We celebrate the Feast of the Presentation this week (Feb. 2), commemorating when Jesus was presented in the Temple shortly after His birth. There’s an option that day, still observed in some places, to have a procession with candles at Mass. The procession of light is meant to be a symbolic repetition of Mary’s journey. Jesus is the light of the world. Mary carried that light in procession up to the Temple in Jerusalem for a high and important occasion. Then she carried the light in procession back to Nazareth, to the mundane tasks of everyday life.
We’re meant to imitate both parts of that journey. But how do we turn the symbolic reality — the procession with lights — into a practical reality? The readings for the week give us some good ideas.
The first comes from the episode of the healing of the Gadarene demoniac in Mark 5. The episode closes by saying, “Then the man went off and began to proclaim in the Decapolis (his home region) what Jesus had done for him.”
That’s a procession with light! Jesus has done things for each of us. We can carry that light in procession to the high occasion of Mass, which is great. But we also need to carry that light in procession back into our everyday life, as well. It doesn’t need to be flashy. Nazareth wasn’t flashy! But when we tell people what Jesus has done for us, we carry His light into the darkness of the world. The world needs that light!
The second comes from the readings about David that we have all week, ending with a summary of his life. One of the lessons we learn from David’s life is that the light of God’s grace is not only about the high moments in our lives. David was a great warrior king; he was also a great sinner! But David received God’s mercy precisely in the places where he sinned, and he told of receiving that mercy.
That’s a procession with light! Many people believe that God blesses them only in their strengths; they have a hard time believing that God can have mercy on them in their weaknesses. That’s a place where the world needs to see our procession of light. When we tell people how God has had mercy on our weakness, we carry His light into the darkness of the world. The world needs that light!
As we launch the All Things New website, and intensify the process of pastoral planning in the coming months, the Feast of the Presentation can serving as a guiding light for us. Any reorganization that we contemplate will keep its eye on this task: helping us carry the light of Jesus into the darkness of the world.
====
Short task A: In the reflection on the Feast of the Presentation, why is weakness named as a place where the world needs to see a procession of light? Answer in one to three sentences.
The records have no connection to the text above.

(Stored data entries)
====
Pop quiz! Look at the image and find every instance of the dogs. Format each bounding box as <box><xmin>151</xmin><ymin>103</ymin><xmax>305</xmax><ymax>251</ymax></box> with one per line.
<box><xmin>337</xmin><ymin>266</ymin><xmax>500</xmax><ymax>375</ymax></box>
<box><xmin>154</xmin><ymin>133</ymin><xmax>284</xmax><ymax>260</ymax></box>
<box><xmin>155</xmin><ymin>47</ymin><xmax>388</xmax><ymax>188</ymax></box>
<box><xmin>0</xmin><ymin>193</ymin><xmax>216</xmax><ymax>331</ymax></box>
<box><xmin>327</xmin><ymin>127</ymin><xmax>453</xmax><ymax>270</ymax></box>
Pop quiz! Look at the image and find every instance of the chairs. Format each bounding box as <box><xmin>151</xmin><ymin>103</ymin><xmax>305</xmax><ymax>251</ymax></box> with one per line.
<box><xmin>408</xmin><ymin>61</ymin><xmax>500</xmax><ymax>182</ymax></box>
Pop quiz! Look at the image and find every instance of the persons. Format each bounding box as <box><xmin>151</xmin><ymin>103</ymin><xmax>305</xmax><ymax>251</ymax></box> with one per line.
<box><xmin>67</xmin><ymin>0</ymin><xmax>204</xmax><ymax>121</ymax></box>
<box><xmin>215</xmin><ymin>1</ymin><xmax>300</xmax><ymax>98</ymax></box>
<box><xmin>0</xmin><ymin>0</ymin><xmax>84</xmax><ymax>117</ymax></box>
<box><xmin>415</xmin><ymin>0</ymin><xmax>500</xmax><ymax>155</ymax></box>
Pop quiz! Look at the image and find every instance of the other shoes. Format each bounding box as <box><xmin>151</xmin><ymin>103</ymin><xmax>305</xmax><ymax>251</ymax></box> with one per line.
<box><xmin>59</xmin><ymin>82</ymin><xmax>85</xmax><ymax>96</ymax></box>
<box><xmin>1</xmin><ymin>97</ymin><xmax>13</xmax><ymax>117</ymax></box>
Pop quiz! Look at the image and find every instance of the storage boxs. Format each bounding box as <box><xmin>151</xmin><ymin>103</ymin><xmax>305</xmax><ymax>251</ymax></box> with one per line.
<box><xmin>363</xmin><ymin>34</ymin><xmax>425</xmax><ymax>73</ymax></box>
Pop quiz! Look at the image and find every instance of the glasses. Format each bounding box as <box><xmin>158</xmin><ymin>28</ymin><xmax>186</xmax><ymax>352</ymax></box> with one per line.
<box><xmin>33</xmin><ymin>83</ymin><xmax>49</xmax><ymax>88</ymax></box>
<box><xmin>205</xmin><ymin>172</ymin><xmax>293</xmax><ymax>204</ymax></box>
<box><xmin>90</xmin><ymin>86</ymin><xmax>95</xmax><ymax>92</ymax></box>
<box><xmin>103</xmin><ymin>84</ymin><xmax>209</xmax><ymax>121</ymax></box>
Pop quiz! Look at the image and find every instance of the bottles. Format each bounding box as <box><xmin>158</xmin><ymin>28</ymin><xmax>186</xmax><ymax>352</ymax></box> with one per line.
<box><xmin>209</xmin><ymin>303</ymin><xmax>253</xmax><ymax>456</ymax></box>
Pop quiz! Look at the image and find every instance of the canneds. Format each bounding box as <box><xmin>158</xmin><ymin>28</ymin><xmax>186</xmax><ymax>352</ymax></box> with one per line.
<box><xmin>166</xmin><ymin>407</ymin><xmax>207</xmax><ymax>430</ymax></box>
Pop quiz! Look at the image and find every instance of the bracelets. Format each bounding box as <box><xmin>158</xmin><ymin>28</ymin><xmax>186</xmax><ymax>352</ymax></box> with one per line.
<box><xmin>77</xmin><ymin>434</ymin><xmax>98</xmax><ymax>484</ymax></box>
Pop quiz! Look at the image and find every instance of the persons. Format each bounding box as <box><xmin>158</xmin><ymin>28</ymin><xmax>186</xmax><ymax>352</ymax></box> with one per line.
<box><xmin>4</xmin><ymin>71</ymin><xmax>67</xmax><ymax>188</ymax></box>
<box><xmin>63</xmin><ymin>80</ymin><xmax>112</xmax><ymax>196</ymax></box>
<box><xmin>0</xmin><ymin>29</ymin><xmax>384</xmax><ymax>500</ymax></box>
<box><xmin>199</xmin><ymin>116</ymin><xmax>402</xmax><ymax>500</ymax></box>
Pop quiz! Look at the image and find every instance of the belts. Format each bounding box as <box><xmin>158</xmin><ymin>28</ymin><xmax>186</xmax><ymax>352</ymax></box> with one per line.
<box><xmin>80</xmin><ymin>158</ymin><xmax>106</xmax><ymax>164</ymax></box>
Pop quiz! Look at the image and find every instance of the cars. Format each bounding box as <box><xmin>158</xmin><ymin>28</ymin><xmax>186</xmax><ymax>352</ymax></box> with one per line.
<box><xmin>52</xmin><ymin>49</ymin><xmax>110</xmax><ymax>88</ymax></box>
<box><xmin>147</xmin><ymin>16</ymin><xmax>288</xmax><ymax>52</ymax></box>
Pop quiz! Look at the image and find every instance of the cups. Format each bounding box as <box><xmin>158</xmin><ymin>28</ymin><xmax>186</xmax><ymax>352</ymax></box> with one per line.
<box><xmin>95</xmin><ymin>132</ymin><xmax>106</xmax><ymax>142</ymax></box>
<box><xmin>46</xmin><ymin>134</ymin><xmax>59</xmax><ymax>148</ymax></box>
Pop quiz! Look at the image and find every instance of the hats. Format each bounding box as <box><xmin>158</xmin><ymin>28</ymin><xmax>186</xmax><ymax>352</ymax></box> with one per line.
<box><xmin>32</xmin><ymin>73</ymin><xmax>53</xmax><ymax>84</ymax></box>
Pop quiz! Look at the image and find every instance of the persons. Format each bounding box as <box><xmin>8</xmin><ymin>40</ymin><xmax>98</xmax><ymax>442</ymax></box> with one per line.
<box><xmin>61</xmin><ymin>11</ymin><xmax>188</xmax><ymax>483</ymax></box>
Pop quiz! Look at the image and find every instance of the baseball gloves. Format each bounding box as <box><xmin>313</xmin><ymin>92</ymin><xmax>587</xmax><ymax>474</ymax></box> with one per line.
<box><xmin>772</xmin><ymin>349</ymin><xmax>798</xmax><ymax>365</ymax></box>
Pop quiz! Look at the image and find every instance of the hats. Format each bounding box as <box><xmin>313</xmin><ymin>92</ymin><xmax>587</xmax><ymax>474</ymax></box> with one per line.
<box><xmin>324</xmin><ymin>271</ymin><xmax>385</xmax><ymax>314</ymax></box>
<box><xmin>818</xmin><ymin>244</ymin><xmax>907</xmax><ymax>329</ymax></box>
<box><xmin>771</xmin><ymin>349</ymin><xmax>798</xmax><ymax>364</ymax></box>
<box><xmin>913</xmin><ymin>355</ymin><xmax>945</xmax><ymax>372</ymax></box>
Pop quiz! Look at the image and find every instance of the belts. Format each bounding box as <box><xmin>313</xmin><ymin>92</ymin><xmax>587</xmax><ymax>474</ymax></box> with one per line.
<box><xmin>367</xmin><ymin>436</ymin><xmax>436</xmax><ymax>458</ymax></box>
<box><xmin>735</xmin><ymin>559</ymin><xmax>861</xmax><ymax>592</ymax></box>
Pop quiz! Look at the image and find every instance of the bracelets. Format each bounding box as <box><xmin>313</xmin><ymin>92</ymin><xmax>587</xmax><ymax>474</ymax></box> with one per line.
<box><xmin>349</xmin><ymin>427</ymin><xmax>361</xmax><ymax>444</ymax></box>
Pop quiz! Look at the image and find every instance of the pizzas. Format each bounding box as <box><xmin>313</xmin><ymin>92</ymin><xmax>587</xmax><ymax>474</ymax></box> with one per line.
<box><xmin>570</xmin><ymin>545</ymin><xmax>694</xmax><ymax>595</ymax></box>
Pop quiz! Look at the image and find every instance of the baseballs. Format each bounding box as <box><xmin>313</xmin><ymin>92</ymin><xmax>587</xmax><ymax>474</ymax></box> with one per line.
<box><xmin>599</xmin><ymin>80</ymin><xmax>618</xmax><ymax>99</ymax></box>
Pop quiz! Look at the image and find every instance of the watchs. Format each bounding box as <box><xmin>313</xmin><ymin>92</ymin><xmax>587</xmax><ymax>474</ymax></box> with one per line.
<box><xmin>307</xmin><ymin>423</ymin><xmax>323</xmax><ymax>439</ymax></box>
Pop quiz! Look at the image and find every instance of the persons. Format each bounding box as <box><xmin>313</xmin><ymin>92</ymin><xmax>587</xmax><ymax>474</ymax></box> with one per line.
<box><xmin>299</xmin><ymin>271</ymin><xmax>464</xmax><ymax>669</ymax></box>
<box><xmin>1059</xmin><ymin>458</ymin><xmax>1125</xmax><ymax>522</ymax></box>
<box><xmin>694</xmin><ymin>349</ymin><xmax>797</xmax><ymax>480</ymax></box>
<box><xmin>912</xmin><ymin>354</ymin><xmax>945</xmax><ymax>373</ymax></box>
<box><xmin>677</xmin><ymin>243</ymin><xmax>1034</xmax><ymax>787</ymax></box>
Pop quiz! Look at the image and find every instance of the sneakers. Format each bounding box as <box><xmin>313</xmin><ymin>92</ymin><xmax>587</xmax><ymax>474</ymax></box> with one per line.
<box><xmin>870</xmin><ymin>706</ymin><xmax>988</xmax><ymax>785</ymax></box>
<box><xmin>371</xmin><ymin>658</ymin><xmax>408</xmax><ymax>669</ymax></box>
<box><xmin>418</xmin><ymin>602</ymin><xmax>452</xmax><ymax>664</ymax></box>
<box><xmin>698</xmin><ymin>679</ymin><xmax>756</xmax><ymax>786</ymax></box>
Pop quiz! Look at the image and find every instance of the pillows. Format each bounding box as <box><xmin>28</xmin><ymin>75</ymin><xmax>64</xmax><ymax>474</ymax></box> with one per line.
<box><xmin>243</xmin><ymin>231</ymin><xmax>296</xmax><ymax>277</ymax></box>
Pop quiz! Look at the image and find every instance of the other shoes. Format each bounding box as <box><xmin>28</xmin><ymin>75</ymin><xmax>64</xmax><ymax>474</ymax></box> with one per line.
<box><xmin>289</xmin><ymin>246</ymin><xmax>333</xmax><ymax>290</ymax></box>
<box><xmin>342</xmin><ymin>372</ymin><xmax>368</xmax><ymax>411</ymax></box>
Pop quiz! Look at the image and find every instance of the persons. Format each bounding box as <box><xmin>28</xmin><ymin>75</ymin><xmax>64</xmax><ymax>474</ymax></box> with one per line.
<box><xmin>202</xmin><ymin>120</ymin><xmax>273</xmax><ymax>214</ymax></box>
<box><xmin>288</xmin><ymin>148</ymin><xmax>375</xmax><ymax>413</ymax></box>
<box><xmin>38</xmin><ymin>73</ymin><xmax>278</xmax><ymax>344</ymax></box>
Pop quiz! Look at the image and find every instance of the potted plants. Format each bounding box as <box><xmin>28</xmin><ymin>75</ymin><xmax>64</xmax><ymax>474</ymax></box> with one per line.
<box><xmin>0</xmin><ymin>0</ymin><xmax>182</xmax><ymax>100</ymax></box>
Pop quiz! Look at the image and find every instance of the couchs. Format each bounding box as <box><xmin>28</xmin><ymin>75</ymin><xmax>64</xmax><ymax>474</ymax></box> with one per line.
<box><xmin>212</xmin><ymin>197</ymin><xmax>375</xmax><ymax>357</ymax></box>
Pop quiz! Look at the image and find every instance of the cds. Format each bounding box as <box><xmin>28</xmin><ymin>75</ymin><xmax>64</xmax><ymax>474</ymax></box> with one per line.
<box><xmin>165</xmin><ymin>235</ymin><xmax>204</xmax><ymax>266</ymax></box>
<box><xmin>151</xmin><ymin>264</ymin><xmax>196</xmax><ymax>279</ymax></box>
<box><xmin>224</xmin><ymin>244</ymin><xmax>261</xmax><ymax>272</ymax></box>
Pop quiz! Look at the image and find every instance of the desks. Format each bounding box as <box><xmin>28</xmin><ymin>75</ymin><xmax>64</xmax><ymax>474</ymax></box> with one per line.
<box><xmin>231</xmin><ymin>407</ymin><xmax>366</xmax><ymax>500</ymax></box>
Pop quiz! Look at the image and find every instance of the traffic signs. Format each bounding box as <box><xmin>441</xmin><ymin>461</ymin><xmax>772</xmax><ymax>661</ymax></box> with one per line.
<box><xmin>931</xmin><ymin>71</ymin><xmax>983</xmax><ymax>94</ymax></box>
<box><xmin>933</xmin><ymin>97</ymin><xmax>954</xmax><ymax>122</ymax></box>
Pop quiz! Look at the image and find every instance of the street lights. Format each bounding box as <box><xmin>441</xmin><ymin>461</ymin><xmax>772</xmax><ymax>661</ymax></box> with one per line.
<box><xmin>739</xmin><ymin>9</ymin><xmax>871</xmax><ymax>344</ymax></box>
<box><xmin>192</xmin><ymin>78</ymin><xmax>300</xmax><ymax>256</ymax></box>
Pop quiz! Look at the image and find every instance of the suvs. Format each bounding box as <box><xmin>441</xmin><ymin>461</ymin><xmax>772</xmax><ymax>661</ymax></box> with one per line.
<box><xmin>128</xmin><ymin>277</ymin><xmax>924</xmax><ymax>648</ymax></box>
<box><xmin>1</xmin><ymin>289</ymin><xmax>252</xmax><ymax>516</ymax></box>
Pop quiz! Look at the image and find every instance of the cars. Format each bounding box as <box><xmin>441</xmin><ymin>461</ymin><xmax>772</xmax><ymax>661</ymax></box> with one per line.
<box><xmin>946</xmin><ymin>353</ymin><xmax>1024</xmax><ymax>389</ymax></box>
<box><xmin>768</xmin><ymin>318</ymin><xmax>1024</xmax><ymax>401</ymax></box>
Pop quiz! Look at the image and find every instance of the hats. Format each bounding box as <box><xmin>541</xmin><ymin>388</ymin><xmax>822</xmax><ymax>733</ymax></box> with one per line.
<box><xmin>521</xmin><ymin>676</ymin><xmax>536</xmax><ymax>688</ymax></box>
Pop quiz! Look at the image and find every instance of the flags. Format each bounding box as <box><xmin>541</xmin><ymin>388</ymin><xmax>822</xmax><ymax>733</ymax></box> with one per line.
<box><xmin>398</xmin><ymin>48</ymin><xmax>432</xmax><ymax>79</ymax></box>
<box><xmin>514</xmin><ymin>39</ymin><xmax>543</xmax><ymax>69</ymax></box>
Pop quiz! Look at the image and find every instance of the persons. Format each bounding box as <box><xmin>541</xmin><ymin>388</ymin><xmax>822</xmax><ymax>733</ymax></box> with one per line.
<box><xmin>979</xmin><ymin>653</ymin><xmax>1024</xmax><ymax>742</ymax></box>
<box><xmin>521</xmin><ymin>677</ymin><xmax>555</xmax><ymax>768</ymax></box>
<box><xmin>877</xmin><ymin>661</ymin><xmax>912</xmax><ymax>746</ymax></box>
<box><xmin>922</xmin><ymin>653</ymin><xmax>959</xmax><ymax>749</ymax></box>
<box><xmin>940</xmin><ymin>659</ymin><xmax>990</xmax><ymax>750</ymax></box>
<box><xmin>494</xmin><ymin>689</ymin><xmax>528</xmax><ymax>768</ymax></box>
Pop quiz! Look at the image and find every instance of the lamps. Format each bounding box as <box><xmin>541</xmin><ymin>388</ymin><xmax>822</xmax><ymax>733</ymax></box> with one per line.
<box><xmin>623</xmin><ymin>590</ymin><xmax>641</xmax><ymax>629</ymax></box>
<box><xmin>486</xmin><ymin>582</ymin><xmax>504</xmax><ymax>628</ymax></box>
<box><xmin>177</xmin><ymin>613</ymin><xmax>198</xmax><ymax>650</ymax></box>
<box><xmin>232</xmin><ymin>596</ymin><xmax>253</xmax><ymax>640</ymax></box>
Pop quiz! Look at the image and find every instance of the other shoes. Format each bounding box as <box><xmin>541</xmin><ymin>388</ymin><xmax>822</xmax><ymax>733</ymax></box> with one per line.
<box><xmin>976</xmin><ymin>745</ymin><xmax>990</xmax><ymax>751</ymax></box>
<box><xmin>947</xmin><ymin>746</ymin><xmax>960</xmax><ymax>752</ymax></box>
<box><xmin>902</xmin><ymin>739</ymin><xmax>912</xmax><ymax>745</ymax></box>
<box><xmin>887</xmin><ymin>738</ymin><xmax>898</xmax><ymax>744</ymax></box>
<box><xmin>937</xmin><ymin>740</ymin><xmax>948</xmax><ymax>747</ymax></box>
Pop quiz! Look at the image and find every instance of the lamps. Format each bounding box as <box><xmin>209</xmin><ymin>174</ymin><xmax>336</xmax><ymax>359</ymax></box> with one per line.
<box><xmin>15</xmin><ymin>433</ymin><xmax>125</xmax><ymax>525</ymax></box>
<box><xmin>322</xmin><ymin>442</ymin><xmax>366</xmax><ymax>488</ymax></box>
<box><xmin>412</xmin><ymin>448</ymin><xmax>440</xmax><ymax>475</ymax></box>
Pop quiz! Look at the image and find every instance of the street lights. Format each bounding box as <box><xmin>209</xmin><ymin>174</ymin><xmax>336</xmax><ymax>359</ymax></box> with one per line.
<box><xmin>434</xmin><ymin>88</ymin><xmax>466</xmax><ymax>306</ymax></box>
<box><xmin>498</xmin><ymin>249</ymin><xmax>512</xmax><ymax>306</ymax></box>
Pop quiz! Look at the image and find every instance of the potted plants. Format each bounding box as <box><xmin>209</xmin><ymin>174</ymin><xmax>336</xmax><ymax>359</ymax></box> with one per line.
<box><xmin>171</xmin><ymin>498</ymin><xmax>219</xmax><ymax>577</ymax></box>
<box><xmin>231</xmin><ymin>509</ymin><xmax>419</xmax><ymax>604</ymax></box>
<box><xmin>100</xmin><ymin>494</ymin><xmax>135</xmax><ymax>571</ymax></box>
====
Short task B: Count how many lines of the records above contain the string "bracelets", matching case exactly, and reply with the number alone.

Complete response A: Many people believe God blesses them only in their strengths and have a hard time believing He can have mercy on them in their weaknesses. When we tell people how God has had mercy on our weakness, we carry His light into the darkness of the world.

Complete response B: 2